When the line with "kitchen design A" turns up below, begin repeating exactly, and carry on through the line with "A person's hand holds objects close-up."; no pictures go into the copy.

GIVEN ENTRIES Block Start

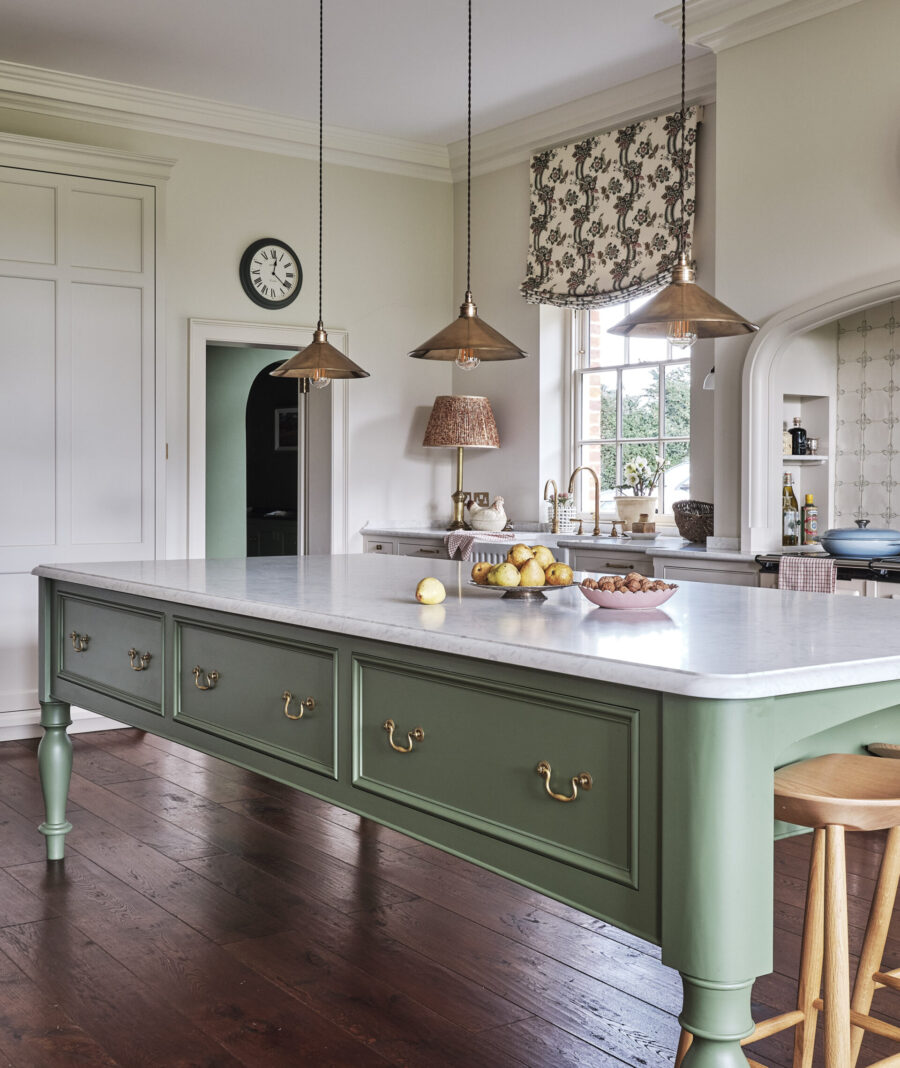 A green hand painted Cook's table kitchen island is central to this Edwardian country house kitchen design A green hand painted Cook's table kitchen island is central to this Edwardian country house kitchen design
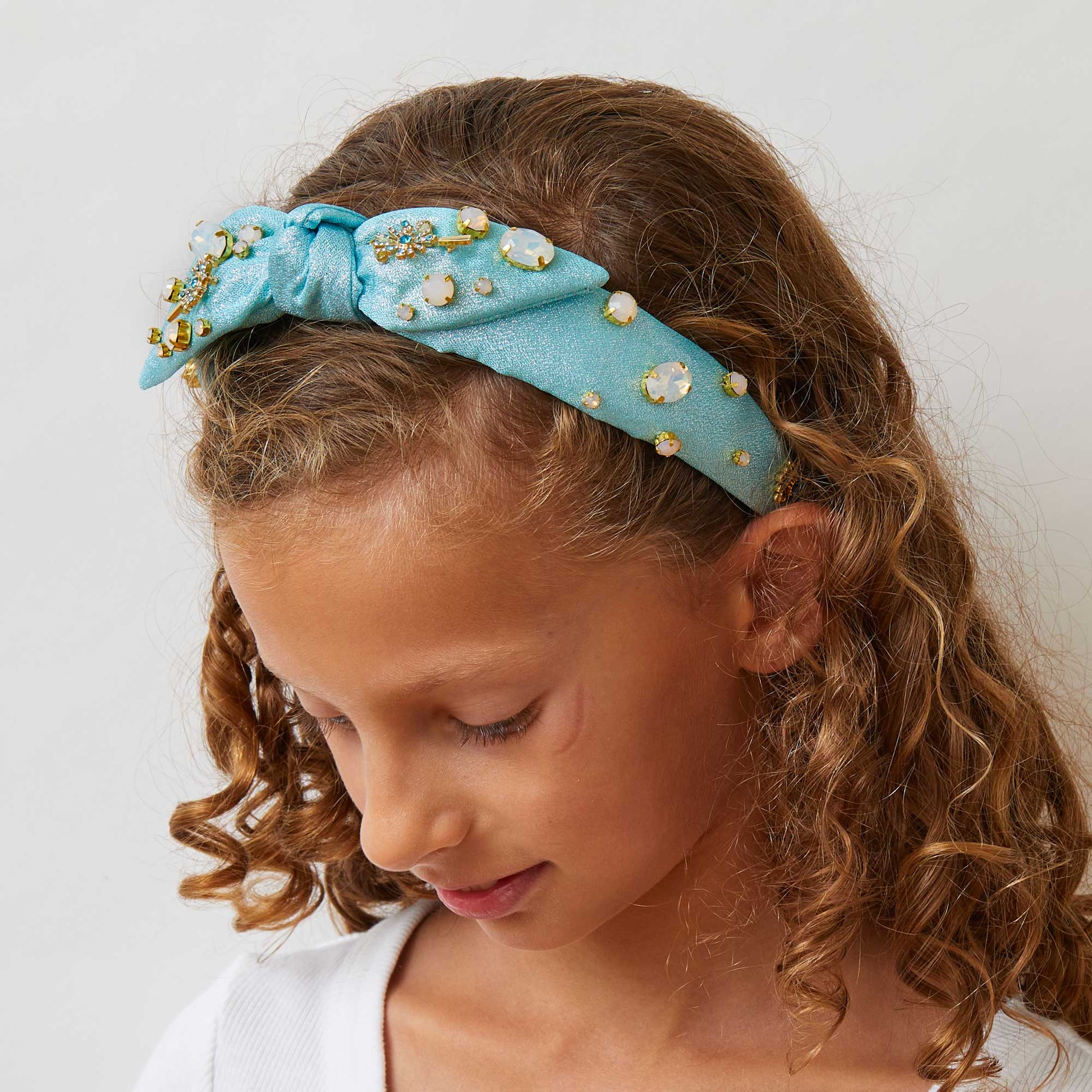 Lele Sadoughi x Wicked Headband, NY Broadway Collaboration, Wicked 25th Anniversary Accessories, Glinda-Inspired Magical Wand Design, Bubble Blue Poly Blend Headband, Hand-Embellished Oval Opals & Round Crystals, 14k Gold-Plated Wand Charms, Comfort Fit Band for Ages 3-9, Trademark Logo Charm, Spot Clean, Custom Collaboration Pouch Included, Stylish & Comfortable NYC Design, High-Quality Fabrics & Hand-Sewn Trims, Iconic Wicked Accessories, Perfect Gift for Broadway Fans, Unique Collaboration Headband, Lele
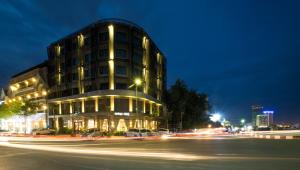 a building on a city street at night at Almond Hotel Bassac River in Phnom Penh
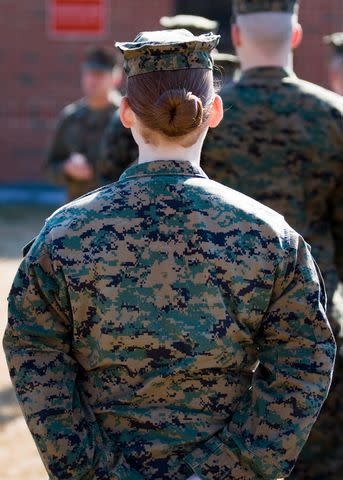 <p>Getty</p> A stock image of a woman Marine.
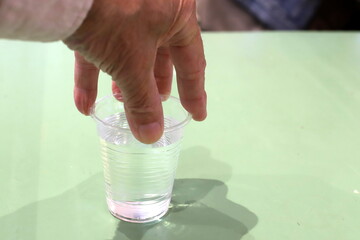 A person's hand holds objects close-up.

GIVEN ENTRIES Block End
GIVEN ENTRIES Block Start

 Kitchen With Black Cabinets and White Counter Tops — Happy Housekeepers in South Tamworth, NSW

GIVEN ENTRIES Block End
GIVEN ENTRIES Block Start

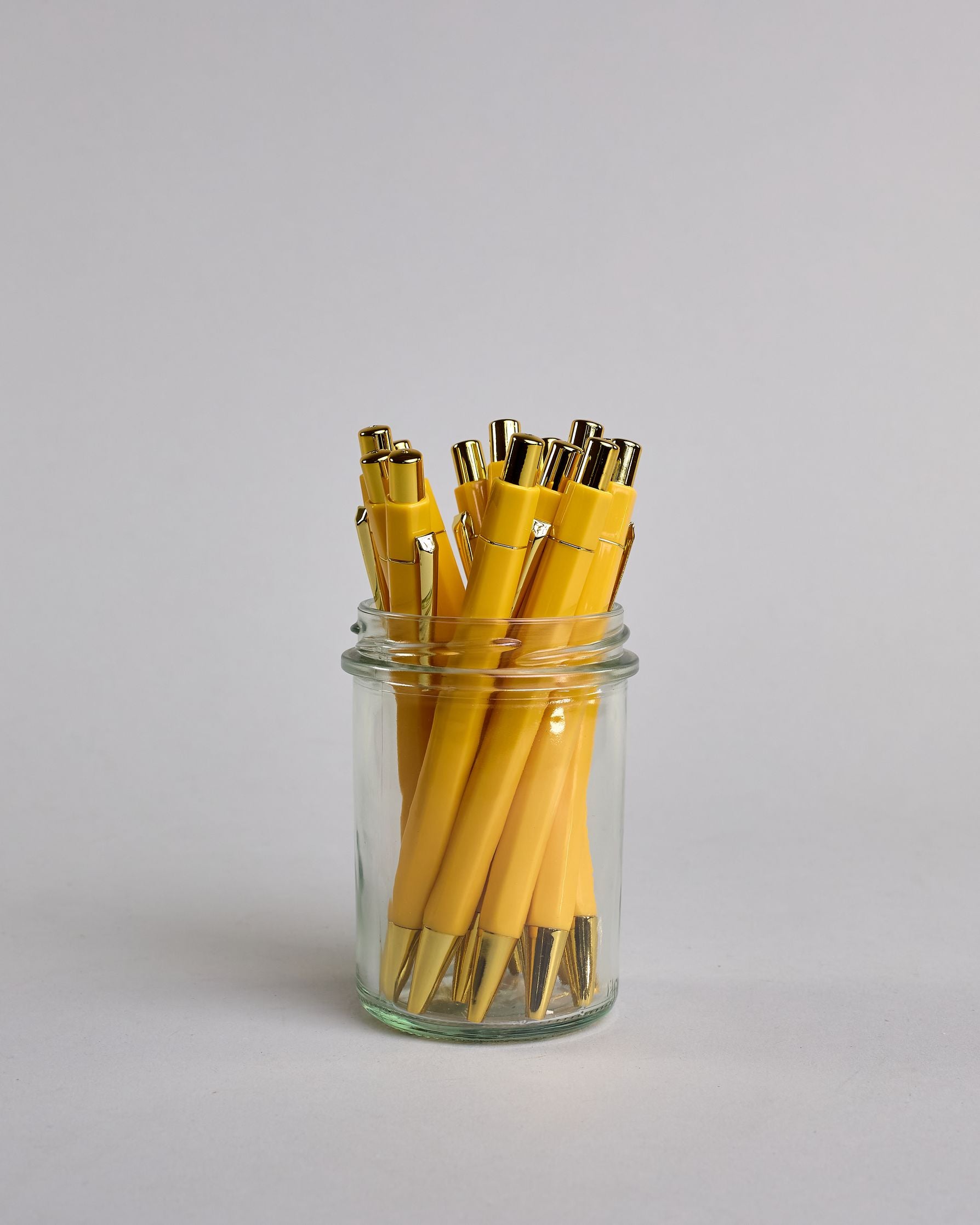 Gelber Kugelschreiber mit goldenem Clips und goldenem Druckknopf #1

GIVEN ENTRIES Block End

ANSWER BOX:
 A green hand painted Cook's table kitchen island is central to this Edwardian country house kitchen design A green hand painted Cook's table kitchen island is central to this Edwardian country house kitchen design
 Lele Sadoughi x Wicked Headband, NY Broadway Collaboration, Wicked 25th Anniversary Accessories, Glinda-Inspired Magical Wand Design, Bubble Blue Poly Blend Headband, Hand-Embellished Oval Opals & Round Crystals, 14k Gold-Plated Wand Charms, Comfort Fit Band for Ages 3-9, Trademark Logo Charm, Spot Clean, Custom Collaboration Pouch Included, Stylish & Comfortable NYC Design, High-Quality Fabrics & Hand-Sewn Trims, Iconic Wicked Accessories, Perfect Gift for Broadway Fans, Unique Collaboration Headband, Lele
 a building on a city street at night at Almond Hotel Bassac River in Phnom Penh
 <p>Getty</p> A stock image of a woman Marine.
 A person's hand holds objects close-up.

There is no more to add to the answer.